Exercice 1 | Recopiez fidèlement un passage de l'extrait sur le Vendée Globe : commencez aux mots "Du chenal des" et arrêtez-vous après "que le nom.".
Exercice 2 | D'après l'extrait sur le Vendée Globe, quel marin est désigné comme le superfavori de la course ?

Extrait de texte |
********
Du chenal des Sables-d’Olonne au cap Horn en passant le Pot au noir et les quarantièmes rugissants, 25 000 milles (+/- 46 000 kilomètres) où le danger guette sous la forme d’un Ofni (Objet flottant non identifié), d’un chalutier qui n’aurait pas branché sa balise de détection de peur que des concurrents n’investissent sa zone de pêche, des growlers (morceaux de glace à la dérive), des mammifères marins, etc. Sans compter la colère des océans : l’Atlantique nord qui a déjà englouti son lot de skippers, l’Indien sournois et le Pacifique qui n’a de pacifique que le nom.
1. Dix nationalités représentées. Jamais Vendée Globe n’aura réuni un plateau aussi international. Si les marins français restent largement majoritaires, on recense neuf autres nationalités dont un Japonais et un Néo-Zélandais… Pas la moindre trace d’un Belge par contre : "Pour faire un Vendée Globe, réunir les finances (voir ci-dessous) est plus important que le niveau sportif. Je rêve de le faire dans quatre ans, si les paramètres sont réunis" , explique Jonas Gerckens, le Liégeois vice-champion de France de course au large en solitaire. Sur les vingt-neuf marins, aucune femme non plus. Isabelle Autissier, Ellen McArthur et plus récemment Samantha Davies n’avaient pas manqué de pimenter l’épreuve. Dommage.
2. Les favoris. Si le plateau et quantitativement impressionnant, ils ne sont qu’une petite dizaine à pouvoir espérer toucher au Graal. Le superfavori se nomme Armel Le Cléac’h (Banque Populaire). Deux fois deuxième du Vendée Globe, il est en pleine possession de ses moyens avec un superbateau et un gros budget… Il est presque trop favori. Attention, Sébastien Josse (Edmond de Rotschild) ne fait pas de vagues mais il est en embuscade. Le marin est talentueux, le bateau est neuf et les moyens - voir sponsor - ne manquent pas. Alex Thomson (Hugo Boss) va vite, parfois trop et c’est ça son problème. Jean-Pierre Dick est un tour-du-mondiste accompli. Le "hic", c’est qu’il ne gagne pas en solitaire… Jérémie Beyou, Vincent Riou, Paul Meilhat (qui naviguera sur le Macif de François Gabart),… sont à surveiller comme le lait sur le feu.
********
Extraits de données |
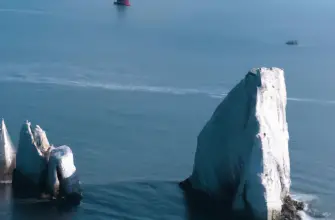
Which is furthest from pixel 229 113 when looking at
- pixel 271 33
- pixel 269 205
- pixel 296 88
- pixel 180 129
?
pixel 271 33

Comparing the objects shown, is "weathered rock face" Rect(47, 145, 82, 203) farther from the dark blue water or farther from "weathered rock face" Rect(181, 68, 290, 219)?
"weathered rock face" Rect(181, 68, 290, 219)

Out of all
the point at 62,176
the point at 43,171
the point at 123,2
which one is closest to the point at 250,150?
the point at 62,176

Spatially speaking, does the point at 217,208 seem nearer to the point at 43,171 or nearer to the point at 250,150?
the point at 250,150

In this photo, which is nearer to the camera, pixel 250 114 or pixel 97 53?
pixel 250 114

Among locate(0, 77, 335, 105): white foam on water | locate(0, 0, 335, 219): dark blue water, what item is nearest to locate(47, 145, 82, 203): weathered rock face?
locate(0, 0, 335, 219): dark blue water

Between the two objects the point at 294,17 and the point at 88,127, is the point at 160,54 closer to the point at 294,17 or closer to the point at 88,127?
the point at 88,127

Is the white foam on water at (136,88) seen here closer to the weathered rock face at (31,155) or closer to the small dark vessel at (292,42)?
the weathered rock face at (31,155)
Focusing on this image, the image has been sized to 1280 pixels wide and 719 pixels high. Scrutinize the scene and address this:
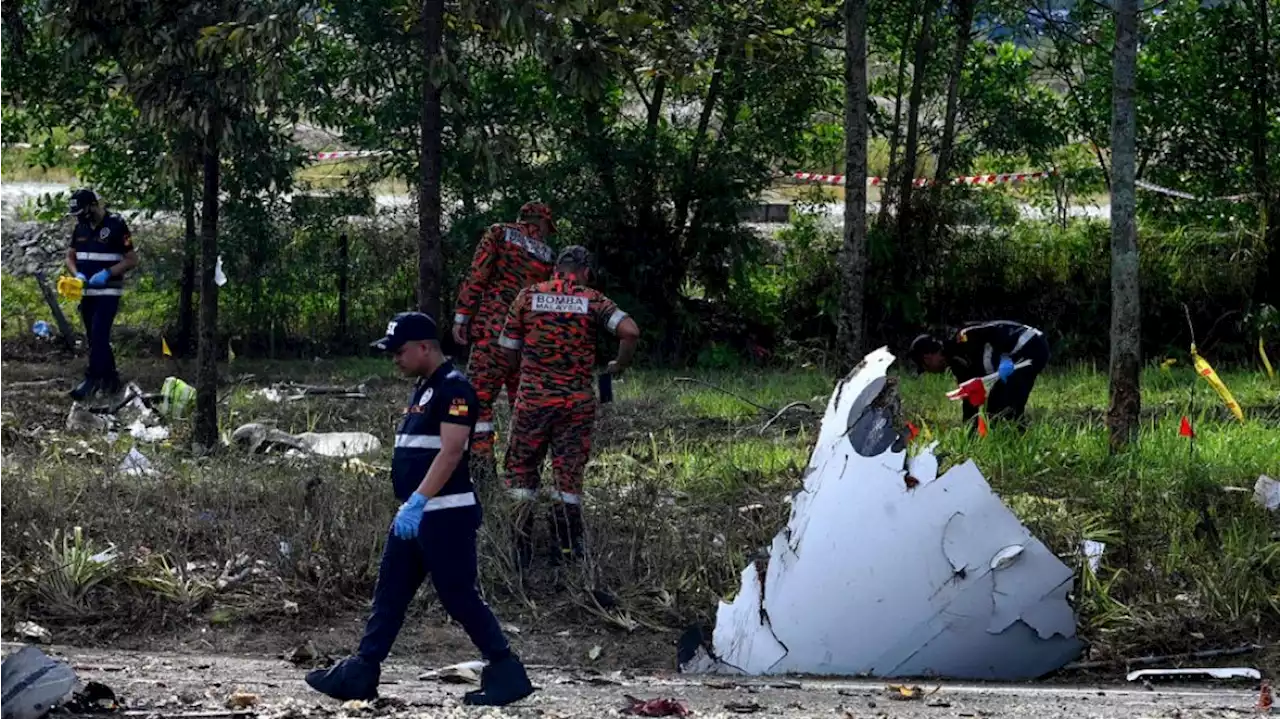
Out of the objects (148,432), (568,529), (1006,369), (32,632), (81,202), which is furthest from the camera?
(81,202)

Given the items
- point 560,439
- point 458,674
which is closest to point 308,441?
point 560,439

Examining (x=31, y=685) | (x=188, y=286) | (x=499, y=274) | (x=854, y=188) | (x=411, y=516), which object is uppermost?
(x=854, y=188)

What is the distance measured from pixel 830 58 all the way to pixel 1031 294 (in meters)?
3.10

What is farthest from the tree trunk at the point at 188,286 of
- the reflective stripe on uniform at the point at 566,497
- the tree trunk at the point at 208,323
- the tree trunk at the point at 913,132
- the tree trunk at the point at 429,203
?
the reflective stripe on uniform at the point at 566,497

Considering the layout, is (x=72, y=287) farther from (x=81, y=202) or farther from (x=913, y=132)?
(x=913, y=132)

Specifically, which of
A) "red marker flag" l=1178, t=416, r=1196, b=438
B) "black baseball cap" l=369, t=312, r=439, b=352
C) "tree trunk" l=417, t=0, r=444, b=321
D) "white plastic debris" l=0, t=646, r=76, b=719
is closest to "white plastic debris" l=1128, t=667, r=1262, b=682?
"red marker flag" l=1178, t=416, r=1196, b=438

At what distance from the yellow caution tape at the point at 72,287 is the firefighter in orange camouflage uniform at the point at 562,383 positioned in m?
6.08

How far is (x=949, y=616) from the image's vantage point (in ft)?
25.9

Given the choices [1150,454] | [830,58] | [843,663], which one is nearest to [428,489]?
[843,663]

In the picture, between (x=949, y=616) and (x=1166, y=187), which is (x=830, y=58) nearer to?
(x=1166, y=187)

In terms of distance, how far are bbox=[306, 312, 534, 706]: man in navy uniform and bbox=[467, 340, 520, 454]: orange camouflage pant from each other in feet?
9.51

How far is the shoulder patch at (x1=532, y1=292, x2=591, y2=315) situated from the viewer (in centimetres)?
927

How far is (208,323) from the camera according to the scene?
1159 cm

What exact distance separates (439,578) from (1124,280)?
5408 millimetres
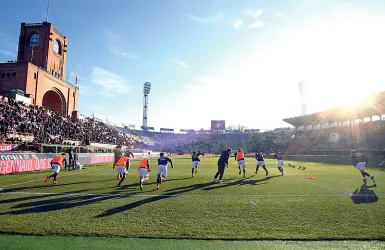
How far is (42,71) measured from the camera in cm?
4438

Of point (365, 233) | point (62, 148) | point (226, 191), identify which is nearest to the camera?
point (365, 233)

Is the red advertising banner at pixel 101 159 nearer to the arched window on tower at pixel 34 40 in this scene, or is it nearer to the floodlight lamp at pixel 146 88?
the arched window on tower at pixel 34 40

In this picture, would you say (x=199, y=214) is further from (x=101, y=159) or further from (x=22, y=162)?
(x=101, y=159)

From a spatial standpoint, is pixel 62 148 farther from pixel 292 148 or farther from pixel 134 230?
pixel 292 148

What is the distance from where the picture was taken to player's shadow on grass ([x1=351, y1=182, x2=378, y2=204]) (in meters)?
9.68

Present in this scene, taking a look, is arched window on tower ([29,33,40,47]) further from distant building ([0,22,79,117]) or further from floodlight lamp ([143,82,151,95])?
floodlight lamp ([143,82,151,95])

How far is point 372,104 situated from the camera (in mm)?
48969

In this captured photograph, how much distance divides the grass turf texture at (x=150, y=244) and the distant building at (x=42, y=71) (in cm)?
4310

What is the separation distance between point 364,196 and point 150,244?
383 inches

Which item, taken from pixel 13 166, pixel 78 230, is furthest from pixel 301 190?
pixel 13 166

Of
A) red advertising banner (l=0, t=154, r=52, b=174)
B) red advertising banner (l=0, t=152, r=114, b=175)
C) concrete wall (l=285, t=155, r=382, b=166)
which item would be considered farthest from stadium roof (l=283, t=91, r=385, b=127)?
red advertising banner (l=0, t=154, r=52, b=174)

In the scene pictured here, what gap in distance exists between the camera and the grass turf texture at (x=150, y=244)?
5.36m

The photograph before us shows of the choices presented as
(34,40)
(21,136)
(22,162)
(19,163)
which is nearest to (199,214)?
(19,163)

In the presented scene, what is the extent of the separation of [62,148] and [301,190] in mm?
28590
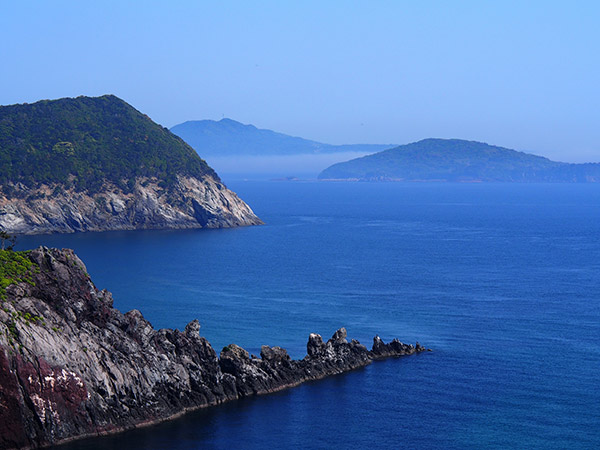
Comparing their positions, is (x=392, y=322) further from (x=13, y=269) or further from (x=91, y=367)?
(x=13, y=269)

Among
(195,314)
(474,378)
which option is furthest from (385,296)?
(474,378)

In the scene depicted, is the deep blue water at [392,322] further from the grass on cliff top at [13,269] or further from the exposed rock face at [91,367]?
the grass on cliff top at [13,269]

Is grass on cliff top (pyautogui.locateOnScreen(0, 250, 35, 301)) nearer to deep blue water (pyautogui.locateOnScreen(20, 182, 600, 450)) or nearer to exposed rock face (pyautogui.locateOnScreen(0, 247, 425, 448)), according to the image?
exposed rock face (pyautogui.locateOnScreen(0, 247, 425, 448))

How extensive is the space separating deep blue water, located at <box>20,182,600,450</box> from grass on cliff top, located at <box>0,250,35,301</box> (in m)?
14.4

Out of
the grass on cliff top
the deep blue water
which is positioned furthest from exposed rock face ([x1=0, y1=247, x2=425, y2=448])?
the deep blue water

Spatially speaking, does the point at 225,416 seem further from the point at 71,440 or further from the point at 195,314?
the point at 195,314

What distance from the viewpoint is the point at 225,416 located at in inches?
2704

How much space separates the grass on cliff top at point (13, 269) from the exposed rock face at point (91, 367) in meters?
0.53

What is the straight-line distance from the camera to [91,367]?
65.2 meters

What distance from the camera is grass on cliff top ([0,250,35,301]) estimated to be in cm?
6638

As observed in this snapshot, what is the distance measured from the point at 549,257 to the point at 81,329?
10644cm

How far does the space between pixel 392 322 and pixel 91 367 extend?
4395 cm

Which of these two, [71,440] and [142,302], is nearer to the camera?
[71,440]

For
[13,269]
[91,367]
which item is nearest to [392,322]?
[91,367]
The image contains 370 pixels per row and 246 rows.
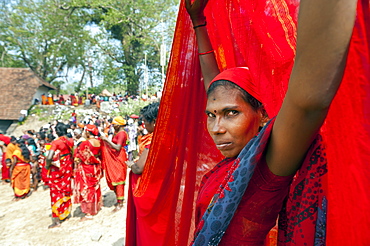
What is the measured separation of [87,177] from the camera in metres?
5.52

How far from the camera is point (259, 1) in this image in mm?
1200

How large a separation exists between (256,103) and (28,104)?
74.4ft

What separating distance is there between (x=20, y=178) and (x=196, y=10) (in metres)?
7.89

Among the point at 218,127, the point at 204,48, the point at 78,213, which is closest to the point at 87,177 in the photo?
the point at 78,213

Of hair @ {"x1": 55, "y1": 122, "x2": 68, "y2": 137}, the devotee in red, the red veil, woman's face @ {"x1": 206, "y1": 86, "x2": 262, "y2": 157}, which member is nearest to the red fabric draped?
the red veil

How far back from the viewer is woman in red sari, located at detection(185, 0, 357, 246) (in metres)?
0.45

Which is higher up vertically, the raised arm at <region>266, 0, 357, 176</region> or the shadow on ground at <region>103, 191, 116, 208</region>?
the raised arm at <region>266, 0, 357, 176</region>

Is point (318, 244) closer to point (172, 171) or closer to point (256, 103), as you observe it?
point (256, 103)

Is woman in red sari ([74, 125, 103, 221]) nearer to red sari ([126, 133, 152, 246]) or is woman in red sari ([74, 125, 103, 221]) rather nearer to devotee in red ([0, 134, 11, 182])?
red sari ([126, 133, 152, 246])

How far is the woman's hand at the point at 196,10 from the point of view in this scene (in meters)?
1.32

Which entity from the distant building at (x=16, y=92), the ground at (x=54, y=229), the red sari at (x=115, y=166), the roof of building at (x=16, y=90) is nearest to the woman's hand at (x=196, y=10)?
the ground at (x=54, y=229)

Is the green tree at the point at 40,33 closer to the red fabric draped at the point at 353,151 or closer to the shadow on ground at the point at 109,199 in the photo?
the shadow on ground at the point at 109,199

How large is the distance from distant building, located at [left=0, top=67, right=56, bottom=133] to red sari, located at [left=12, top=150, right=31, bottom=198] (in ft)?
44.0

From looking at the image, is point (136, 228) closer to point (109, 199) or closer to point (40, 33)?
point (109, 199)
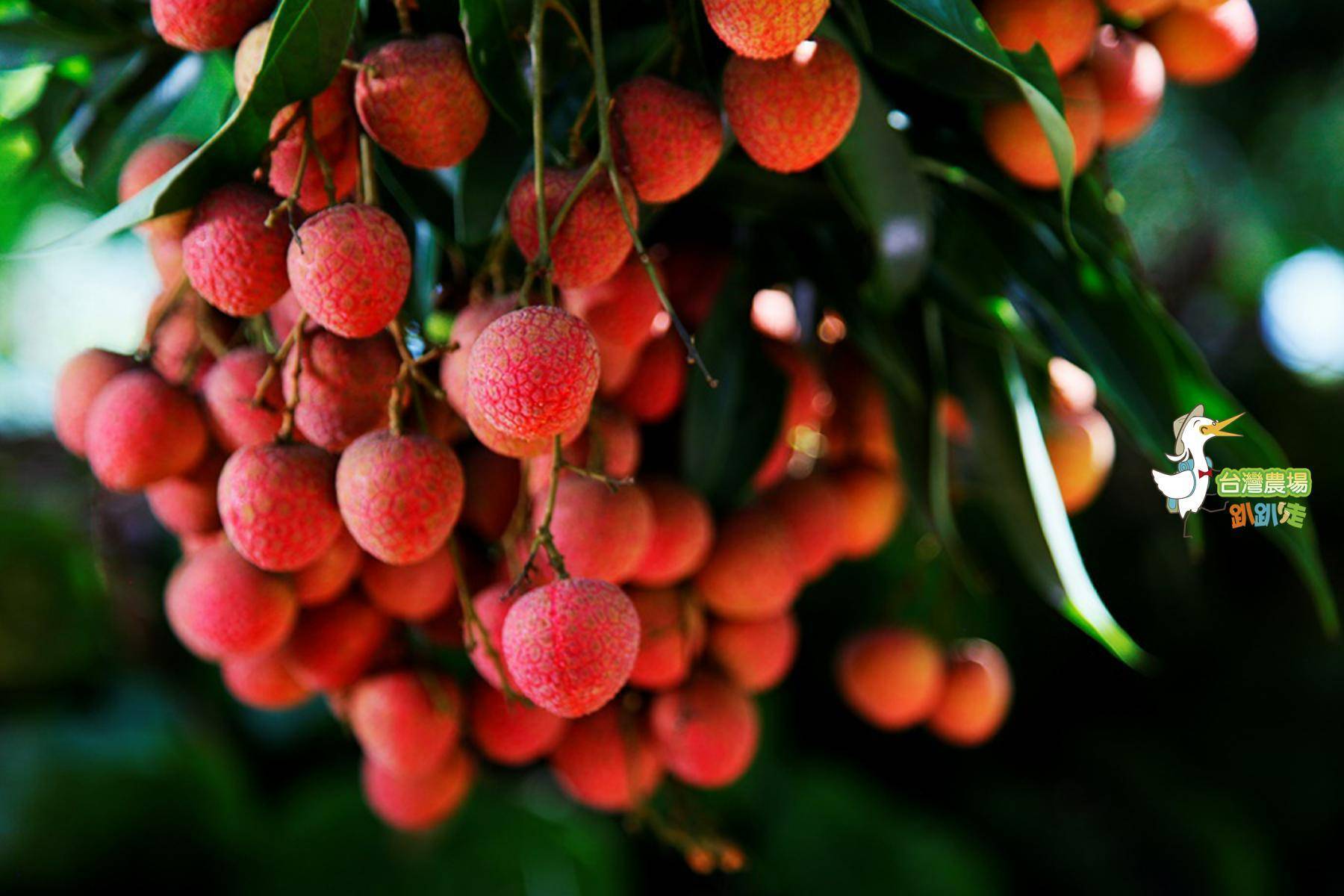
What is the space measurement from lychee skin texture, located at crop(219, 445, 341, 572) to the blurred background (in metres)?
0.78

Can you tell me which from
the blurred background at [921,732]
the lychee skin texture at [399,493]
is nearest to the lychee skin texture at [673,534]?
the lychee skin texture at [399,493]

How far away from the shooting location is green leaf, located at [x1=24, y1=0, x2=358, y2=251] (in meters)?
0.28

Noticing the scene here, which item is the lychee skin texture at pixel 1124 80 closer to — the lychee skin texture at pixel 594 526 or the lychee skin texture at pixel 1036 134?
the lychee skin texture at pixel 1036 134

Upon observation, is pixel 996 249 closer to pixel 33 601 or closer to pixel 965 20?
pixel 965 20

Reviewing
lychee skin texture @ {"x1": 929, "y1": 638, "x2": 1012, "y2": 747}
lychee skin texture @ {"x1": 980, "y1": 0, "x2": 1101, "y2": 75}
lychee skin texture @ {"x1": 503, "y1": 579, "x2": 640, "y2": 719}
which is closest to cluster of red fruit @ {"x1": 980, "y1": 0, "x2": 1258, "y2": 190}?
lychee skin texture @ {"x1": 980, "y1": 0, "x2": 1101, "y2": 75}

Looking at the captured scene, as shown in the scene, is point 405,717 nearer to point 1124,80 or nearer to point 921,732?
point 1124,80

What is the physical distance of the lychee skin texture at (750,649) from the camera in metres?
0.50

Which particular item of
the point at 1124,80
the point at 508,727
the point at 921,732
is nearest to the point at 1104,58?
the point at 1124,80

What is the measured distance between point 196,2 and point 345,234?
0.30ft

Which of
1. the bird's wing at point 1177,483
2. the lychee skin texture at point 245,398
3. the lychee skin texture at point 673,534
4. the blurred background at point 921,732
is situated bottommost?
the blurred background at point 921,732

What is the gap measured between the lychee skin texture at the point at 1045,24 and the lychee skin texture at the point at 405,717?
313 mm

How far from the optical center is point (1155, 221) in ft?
********
Réponse attendue 1 |
Du chenal des Sables-d’Olonne au cap Horn en passant le Pot au noir et les quarantièmes rugissants, 25 000 milles (+/- 46 000 kilomètres) où le danger guette sous la forme d’un Ofni (Objet flottant non identifié), d’un chalutier qui n’aurait pas branché sa balise de détection de peur que des concurrents n’investissent sa zone de pêche, des growlers (morceaux de glace à la dérive), des mammifères marins, etc. Sans compter la colère des océans : l’Atlantique nord qui a déjà englouti son lot de skippers, l’Indien sournois et le Pacifique qui n’a de pacifique que le nom.

Réponse attendue 2 | Armel Le Cléac'h, skipper de Banque Populaire.